And maybe it’s wondherin’ you are that the waiver would think of goin’ to fight the dhraggin afther what he heerd about him, when he was purtendin’ to be asleep, but he had no sich notion, all he intended was—to fob  the goold, and ride back again to Duleek with his gains and a good horse. But, you see, cute as the waiver was, the King was cuter still, for these high quality, you see, is great desaivers; and so the horse the waiver was an was learned on purpose; and sure, the minit he was mounted, away powdhered the horse, and the sorra toe he’d go but right down to Galway.

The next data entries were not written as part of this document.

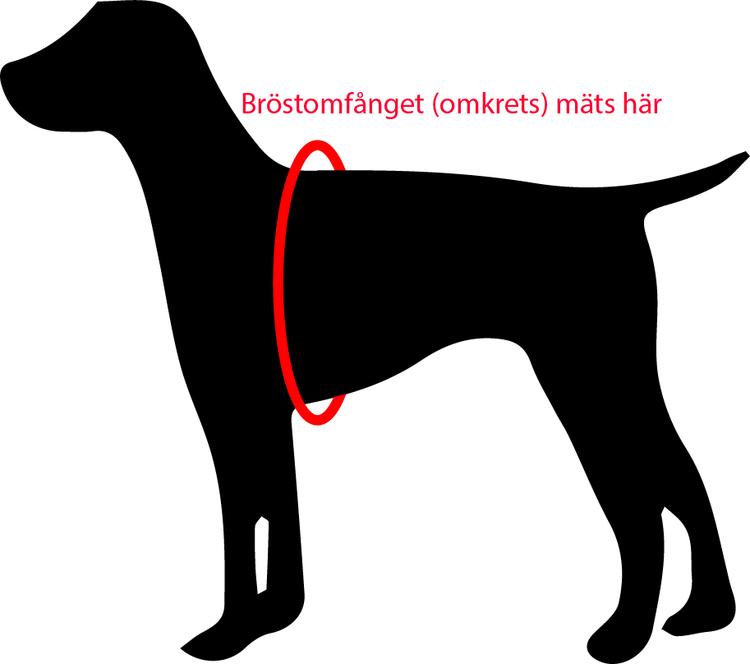 Flytväst hund Ezydog  Gul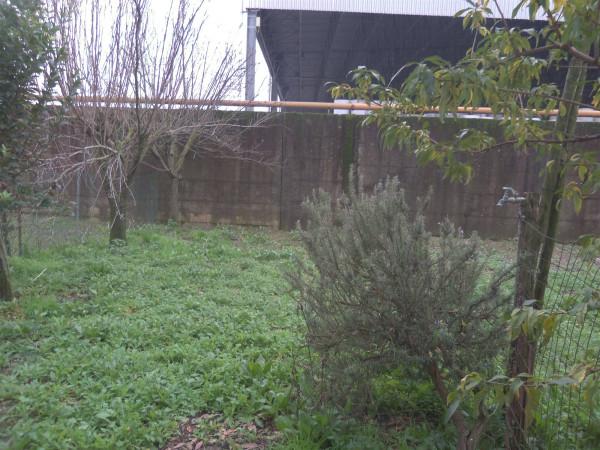 Bilocale Porcari Via Martellacci 8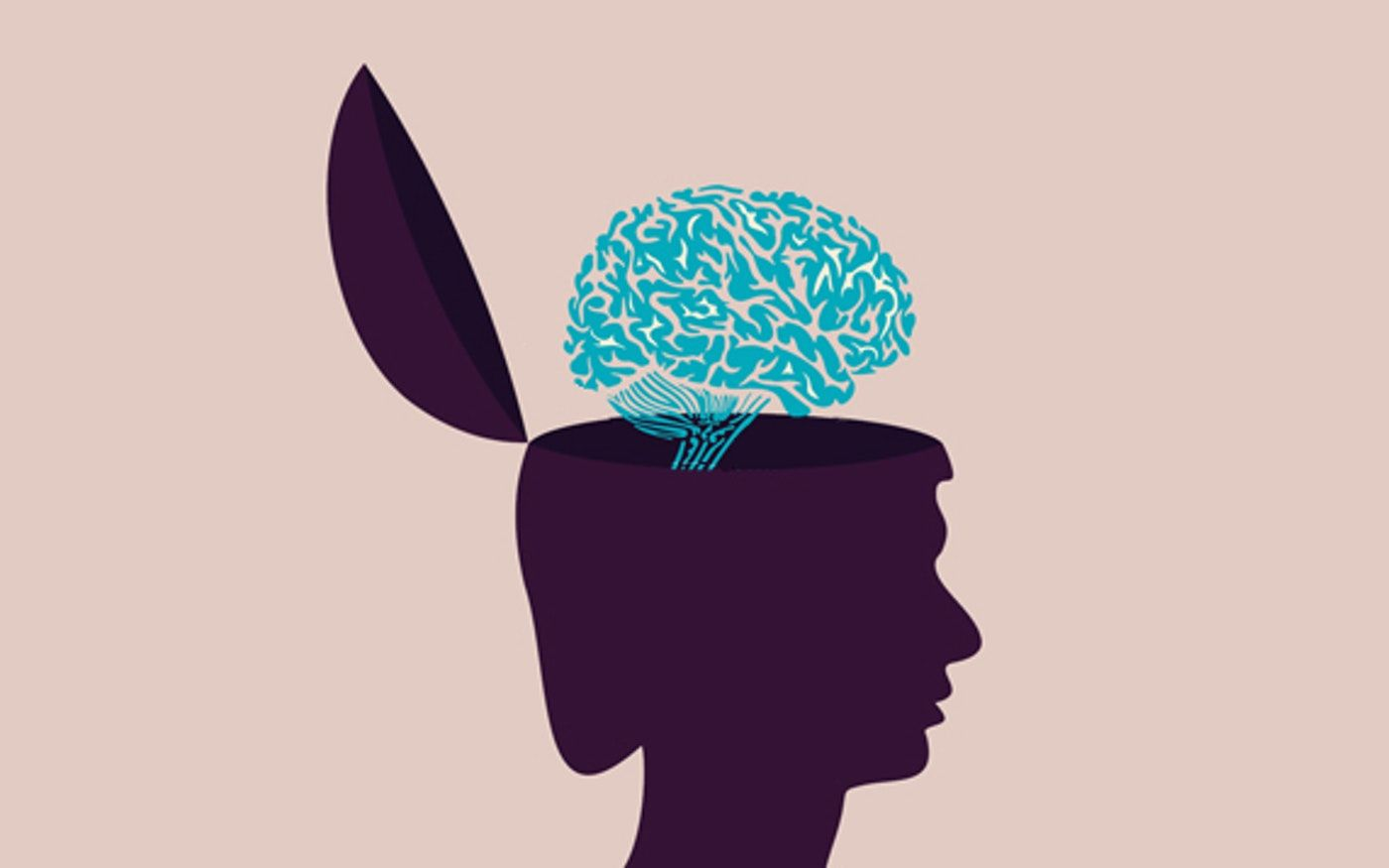 How To Teach Your Kids About The Brain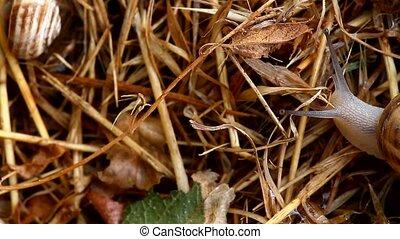 crawling snail closeup - Garden snail crawling on the straw...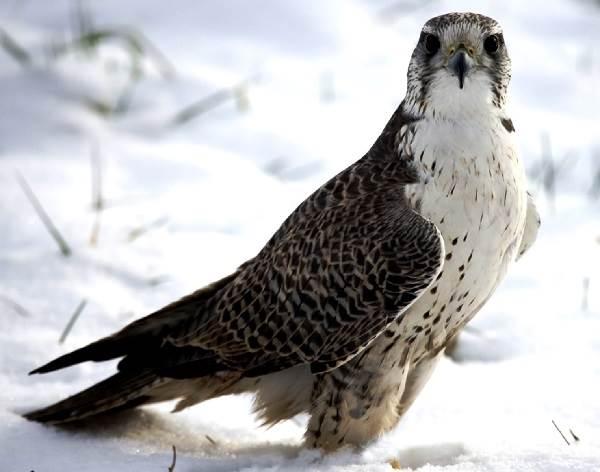 Кречет-птица-Описание-особенности-виды-образ-жизни-и-среда-обитания-кречета-2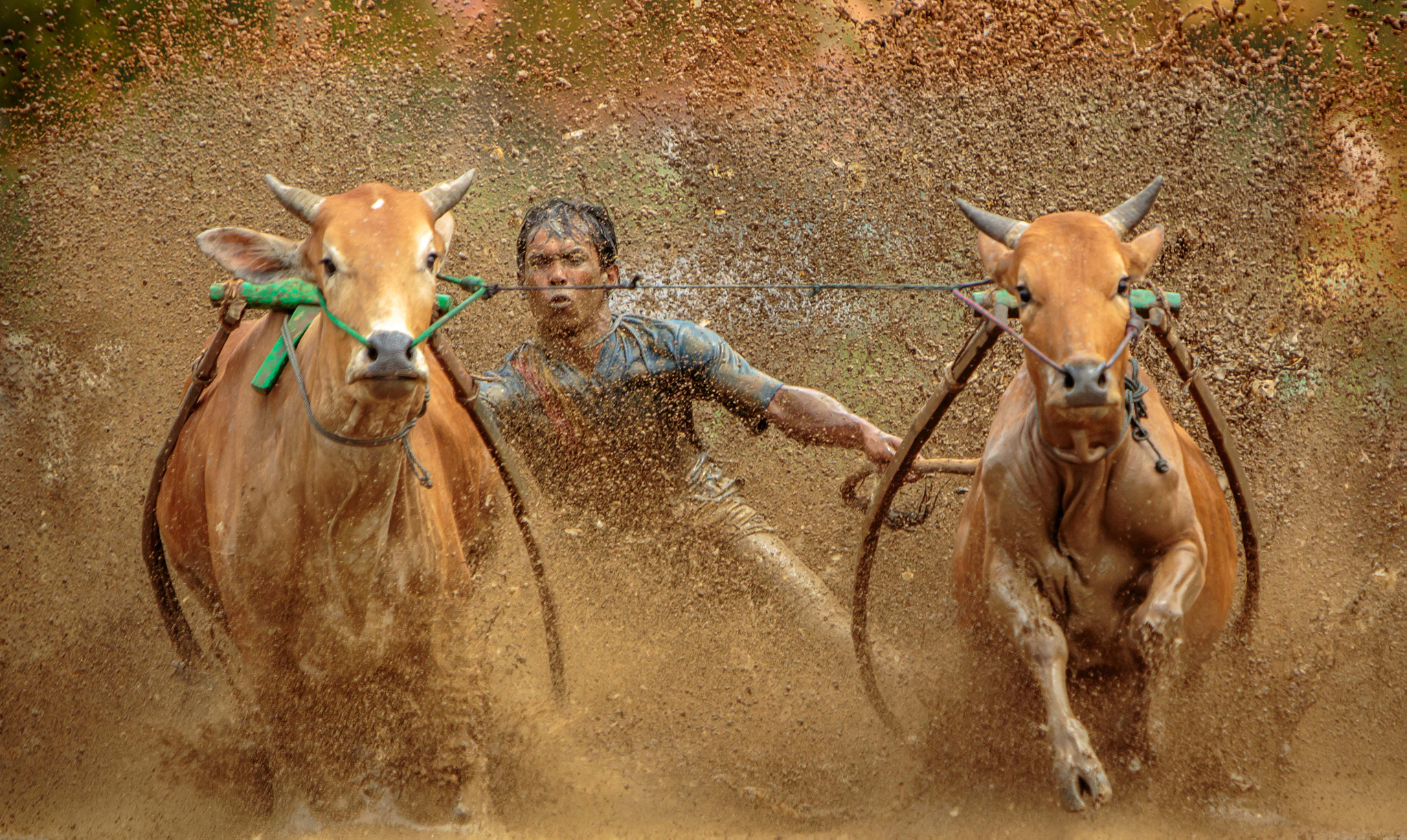 Photograph Cow Race 2 by Dino Bramanto on 500px
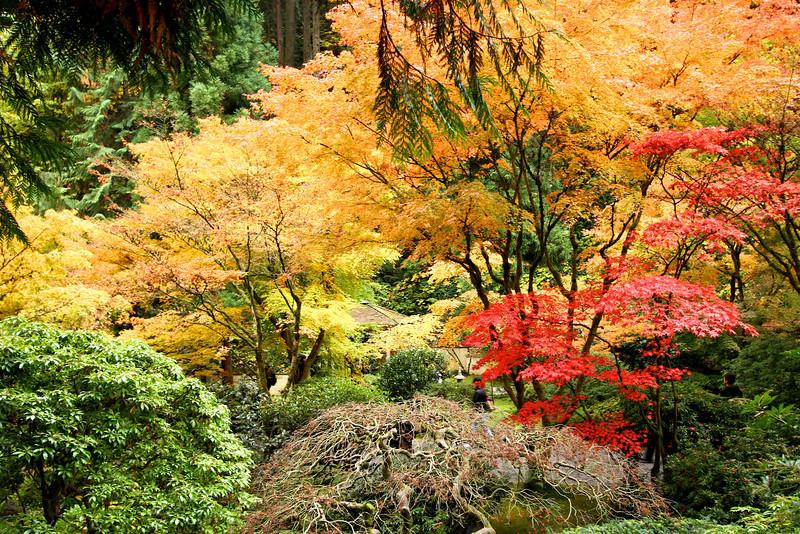 Portland Japanese Garden  11-11-11  3569.jpg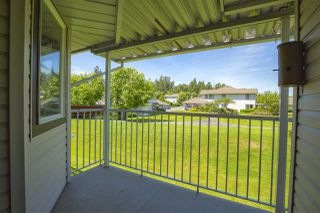 """Photo 22: 64 15020 66A Avenue in Surrey: East Newton Townhouse for sale in """"Sullivan Mews"""" : MLS®# R2465921"""
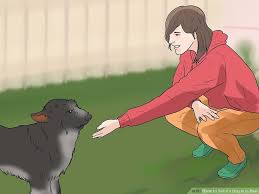 How to fart on your hand and trick your dog to smell it ...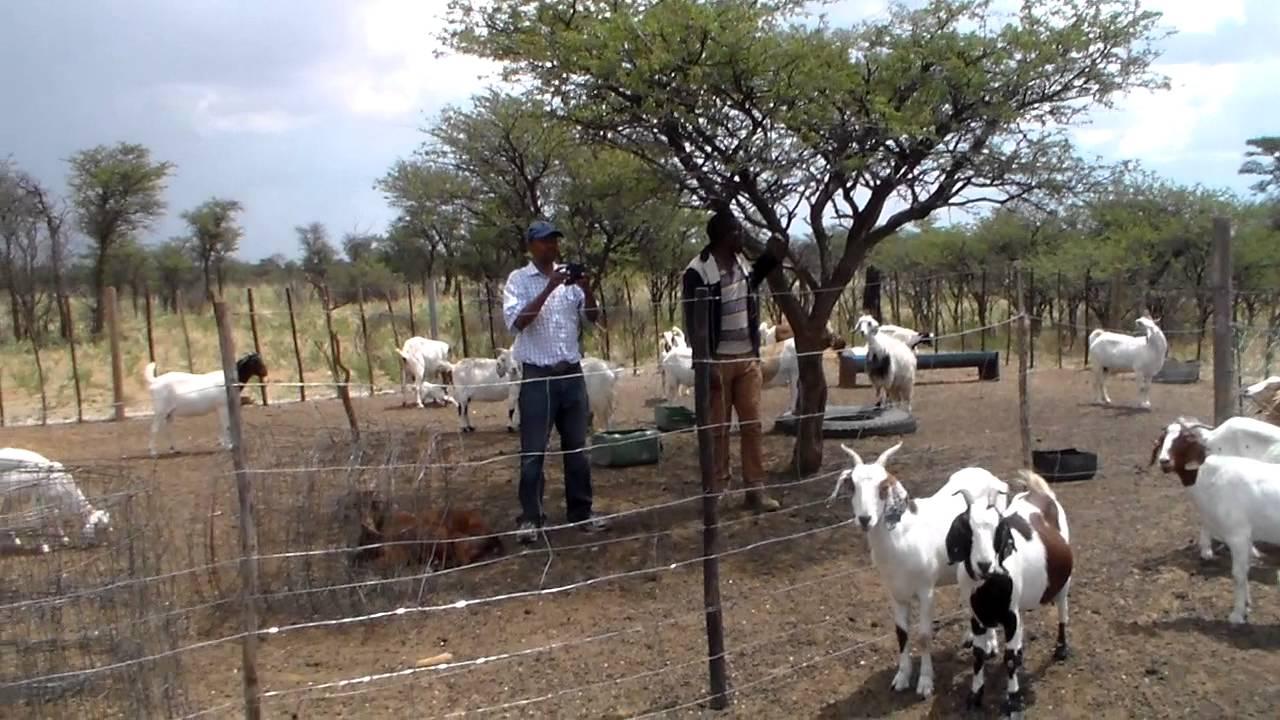 Tswana goat kraal in botswana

Well, for four days he was goin’ evermore, until at last the waiver seen a crowd o’ people runnin’ as if owld Nick was at their heels, and they shoutin’ a thousand murdhers, and cryin’—“The dhraggin, the dhraggin!” and he couldn’t stop the horse nor make him turn back, but away he pelted right forninst the terrible baste that was comin’ up to him; and there was the most nefaarious smell o’ sulphur, savin’ your presence, enough to knock you down; and, faith, the waiver seen he had no time to lose; and so threwn himself off the horse and made to a three that was growin’ nigh-hand, and away he clambered up into it as nimble as a cat; and not a minit had he to spare, for the dhraggin kem up in a powerful rage, and he devoured the horse body and bones, in less than no time; and then began to sniffle and scent about for the waiver, and at last he clapt his eye on him, where he was, up in the three, and, says he, “You might as well come down out o’ that,” says he, “for I’ll have you as sure as eggs is mate.”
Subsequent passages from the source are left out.